* _Task material_:

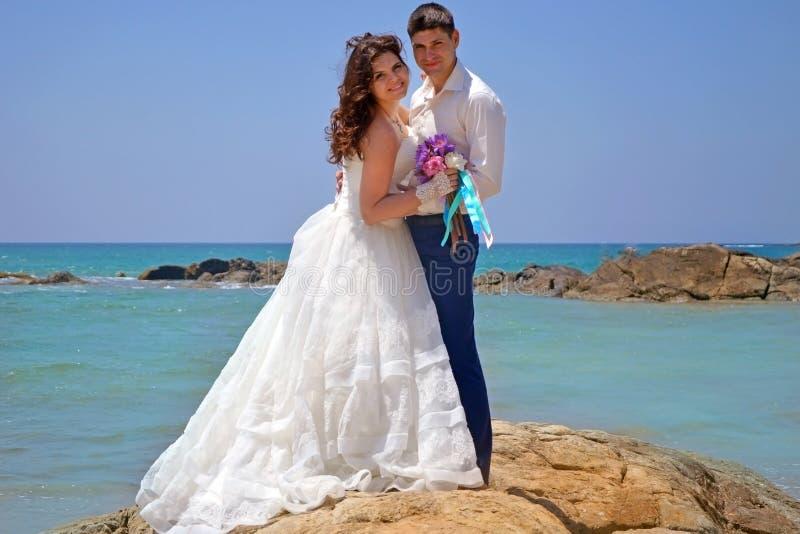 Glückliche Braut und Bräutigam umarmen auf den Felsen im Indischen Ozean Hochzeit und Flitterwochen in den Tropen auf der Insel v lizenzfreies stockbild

==

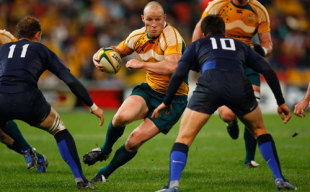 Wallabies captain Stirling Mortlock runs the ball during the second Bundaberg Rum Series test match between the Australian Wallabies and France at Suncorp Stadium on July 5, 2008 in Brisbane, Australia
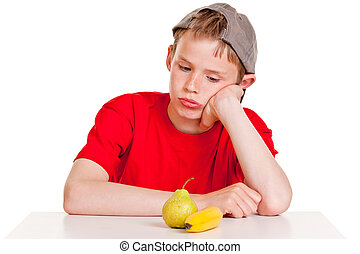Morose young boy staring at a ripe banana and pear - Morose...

* _Work required_: When you reach the line with "Wallabies captain Stirling" in the records above, begin repeating the lines exactly, and stop after the line with "Morose young boy". Skip all pictures.

* _Response to this task_:
 Wallabies captain Stirling Mortlock runs the ball during the second Bundaberg Rum Series test match between the Australian Wallabies and France at Suncorp Stadium on July 5, 2008 in Brisbane, Australia
Morose young boy staring at a ripe banana and pear - Morose...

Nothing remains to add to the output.